Every localised network issue they address contributes to solving the macro issues associated with the intermittency of renewable generation. It really is the two birds, one stone analogy in action.

The logic of distributed storage is strong, much stronger than distributed generation, especially when coordinated and orchestrated, to smooth out time differences between supply and demand, while responding meaningfully to network challenges which would otherwise need additional investment to address.

The future of NSW storage

In New South Wales utility-scale storage is expected to grow rapidly in the next five years to around 16GWh (excl. Snowy 2.0 and long duration storage) – then from 2030 onwards, distributed individual (behind-the-meter) batteries are expected to make up the majority of the capacity, totalling almost 50GWh.

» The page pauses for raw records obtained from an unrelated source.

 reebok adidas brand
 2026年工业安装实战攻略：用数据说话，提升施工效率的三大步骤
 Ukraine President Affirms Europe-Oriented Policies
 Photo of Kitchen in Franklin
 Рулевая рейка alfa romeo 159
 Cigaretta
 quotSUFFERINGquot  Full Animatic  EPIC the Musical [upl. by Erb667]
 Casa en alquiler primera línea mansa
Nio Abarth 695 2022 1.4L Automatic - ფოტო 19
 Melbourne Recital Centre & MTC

If we brought half these small batteries together and collocated them as larger shared and distributed community batteries, we estimate that New South Wales customers could save almost $20 billion (based on today’s prices) in battery costs alone. That is before we account for the additional network and system savings distributed batteries can drive.

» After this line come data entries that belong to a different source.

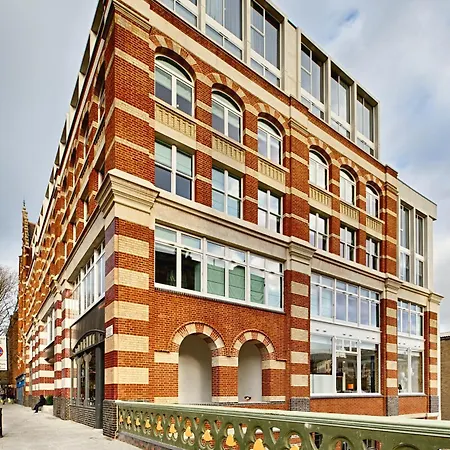 Aparthotel The Rosebery By Supercity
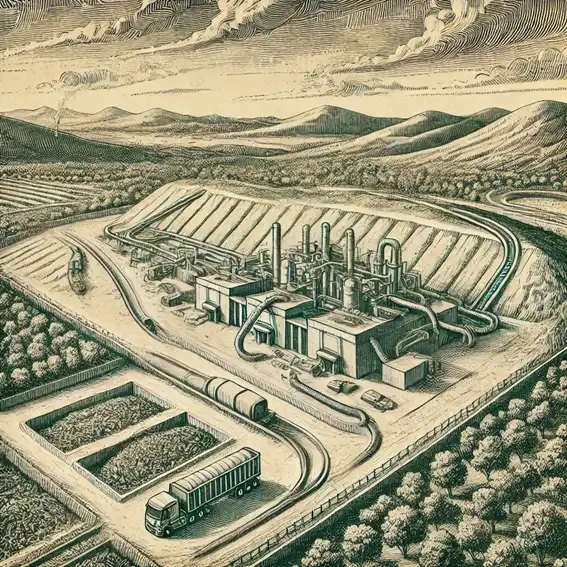 Justiça Energética: A Inclusão Social na Transição para uma Economia Verde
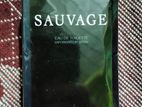 Dior sauvage 100ml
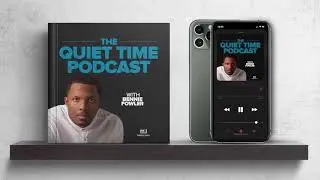 28: Desiree Thomas Founder at Todd Patrick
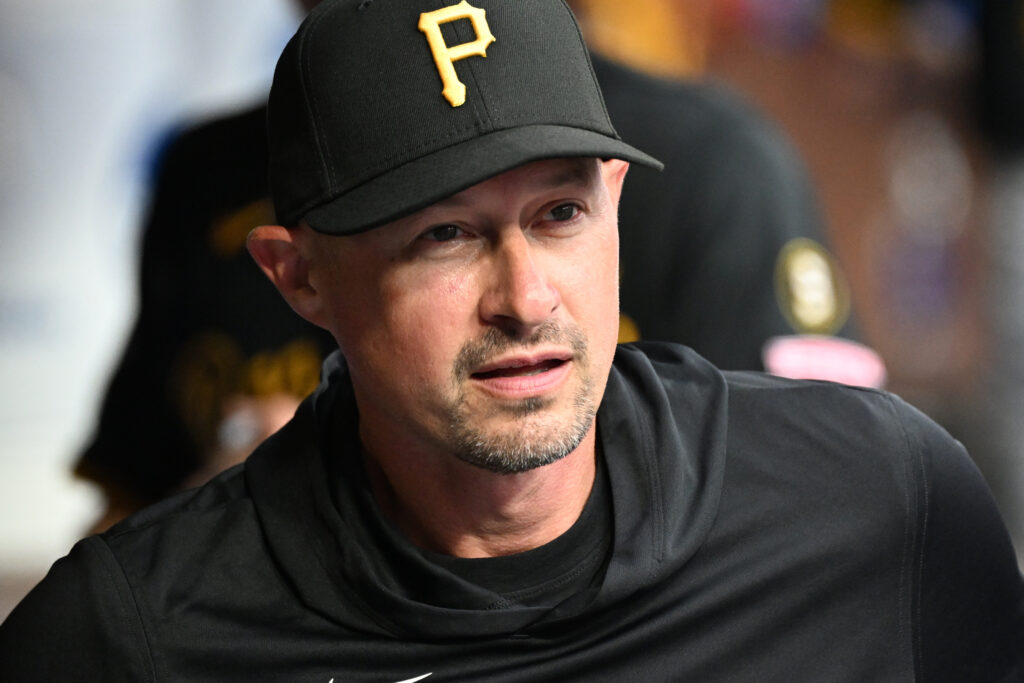 Pittsburgh Pirates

With three – soon to be nine – community batteries across the Ausgrid network, these systems will begin to do the heavy lifting. We can expect at least 400 more battery solutions in suburbs across Australia thanks to the Federal Government’s Community Batteries for Household Solar Program.

This should just be the beginning of this trend, the Ausgrid network alone has the potential for >2 GW of battery storage capacity (distribution network connected).

Unlocking the powerful co-benefits of small to medium sized batteries is a top priority for Ausgrid and should be for networks across Australia. We are already seeing the system advantages that come from the coordination of distributed resources within the distribution network.

Ausgrid’s project Edith is currently showcasing the benefits that dynamic network tariffs, reflecting local network conditions and constraints on a five-minute basis, combined with the price signals from the National Energy Market, can deliver.

Distributed batteries have a huge role to play in driving this value, but the speed of delivery, ease of coordination, scale of response and the total cost, all improve as they get bigger.

People therefore may argue that the focus should be on installing large-scale batteries. However, once batteries get so big that they need to connect at higher voltage, or higher up in the energy system, their ability to positively impact constraints, address local challenges and reduce costs across the system quickly decline.

At Ausgrid, we are very confident in our belief that a sweet spot lies in the low voltage network and at distribution substation level, and that is what we are looking to prove through our ongoing battery program.

There will be other changes needed, including tariff and other market reform, the increased use of dynamic connections amongst others, but the financial savings, of many billions, compared to behind the meter batteries is a prize worth pursuing.

If we get this right, distributed small and medium scale battery deployment has a huge role to play in a least cost transition to a decarbonised system by delivering a more dynamic network which is actively responsive to both the energy market and its customers changing needs.